James Golden, director, Division of Managed Care Plans at CMS, noted that full implementation of the revised regulations will take three to five years, and that the key to success is how well states work with affected stakeholders—both managed care entities and beneficiaries. “CMS expects the states to take the lead in setting standards,” Golden said.

State challenges

Browning highlighted two key challenges that states face – setting up adequate networks of providers so managed care beneficiaries can actually access health care; and limited staff capacity to drive expansion of Medicaid managed care alongside a number of other Medicaid related regulations.

Impact of new administration

A further complication, Browning noted, is the new Trump Administration and new leadership for HHS and CMS. She noted that the new CMS Administrator, Seema Verma, indicated an interest in re-examining all recent rules related to Medicare and Medicaid during her confirmation hearing.

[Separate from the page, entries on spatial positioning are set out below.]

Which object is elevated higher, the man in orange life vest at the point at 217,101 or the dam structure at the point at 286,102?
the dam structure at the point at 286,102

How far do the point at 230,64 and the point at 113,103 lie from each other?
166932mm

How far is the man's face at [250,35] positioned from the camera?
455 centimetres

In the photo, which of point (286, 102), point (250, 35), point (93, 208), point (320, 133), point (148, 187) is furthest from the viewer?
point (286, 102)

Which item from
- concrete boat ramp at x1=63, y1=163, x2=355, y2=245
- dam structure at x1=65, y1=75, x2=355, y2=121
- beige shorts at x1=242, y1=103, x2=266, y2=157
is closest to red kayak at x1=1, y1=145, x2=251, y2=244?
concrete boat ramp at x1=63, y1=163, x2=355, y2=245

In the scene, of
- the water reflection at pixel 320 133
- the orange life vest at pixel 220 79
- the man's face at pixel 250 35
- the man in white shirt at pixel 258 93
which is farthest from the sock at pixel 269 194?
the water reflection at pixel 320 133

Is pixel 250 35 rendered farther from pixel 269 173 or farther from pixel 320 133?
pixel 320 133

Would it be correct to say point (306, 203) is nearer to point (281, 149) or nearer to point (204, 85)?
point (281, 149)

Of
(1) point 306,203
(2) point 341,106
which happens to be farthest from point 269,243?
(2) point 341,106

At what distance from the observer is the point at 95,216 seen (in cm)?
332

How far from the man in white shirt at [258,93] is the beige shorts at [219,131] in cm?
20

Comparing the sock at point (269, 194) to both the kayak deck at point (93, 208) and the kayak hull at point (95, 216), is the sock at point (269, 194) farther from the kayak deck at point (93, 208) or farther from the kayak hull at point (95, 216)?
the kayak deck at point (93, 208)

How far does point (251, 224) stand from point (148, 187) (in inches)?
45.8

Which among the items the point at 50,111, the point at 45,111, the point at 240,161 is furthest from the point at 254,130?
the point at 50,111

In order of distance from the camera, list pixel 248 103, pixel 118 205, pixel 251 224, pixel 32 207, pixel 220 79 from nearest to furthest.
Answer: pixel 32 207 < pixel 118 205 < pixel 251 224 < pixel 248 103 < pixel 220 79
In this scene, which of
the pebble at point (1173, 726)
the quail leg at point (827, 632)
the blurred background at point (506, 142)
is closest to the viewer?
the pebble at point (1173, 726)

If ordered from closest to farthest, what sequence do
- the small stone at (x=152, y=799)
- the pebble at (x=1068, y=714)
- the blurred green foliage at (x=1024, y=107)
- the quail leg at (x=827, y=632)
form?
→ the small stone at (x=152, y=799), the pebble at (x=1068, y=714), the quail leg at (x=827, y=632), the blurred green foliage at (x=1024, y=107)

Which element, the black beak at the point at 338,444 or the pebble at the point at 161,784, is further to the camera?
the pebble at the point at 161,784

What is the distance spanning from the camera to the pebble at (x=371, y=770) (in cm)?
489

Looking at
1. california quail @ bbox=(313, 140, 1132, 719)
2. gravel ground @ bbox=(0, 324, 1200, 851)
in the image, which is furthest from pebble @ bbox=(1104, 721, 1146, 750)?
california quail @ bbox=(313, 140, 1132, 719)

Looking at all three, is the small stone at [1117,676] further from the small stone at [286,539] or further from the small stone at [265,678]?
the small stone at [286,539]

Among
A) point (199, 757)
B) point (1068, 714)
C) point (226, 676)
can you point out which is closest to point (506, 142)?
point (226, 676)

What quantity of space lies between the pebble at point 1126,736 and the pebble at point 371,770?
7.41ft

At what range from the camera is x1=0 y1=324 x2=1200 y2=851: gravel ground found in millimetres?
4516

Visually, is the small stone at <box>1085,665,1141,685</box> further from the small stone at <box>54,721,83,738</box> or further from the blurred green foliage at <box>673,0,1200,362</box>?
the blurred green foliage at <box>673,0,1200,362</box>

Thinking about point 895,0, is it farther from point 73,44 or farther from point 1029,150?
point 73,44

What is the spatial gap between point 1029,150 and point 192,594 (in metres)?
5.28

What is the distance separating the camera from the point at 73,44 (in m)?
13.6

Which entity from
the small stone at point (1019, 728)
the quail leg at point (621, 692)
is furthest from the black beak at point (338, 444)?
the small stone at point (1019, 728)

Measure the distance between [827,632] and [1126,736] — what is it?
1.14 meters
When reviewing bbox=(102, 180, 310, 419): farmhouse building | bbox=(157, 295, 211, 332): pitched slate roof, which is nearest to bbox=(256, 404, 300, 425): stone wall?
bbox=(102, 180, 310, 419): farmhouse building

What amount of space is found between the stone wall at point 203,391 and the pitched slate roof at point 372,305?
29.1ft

Browning also pointed to the Executive Order issued by President Trump which requires all agencies to create a Task Force to review existing regulations with the goal of repealing many of them. Browning noted that both Verma and HHS Secretary Tom Price are interested in increased state flexibility around health programs.

In addition, Browning said that any changes to the Affordable Care Act (ACA) (P.L. 111-148) may impact the new Medicaid managed care regulations, for example, she noted that a key goal of the managed care rule was alignment with qualified health plan requirements under the ACA. Would this change if the ACA’s health insurance Exchanges are eliminated? Finally, she said that any structural changes to Medicaid would likely require revised managed care rules.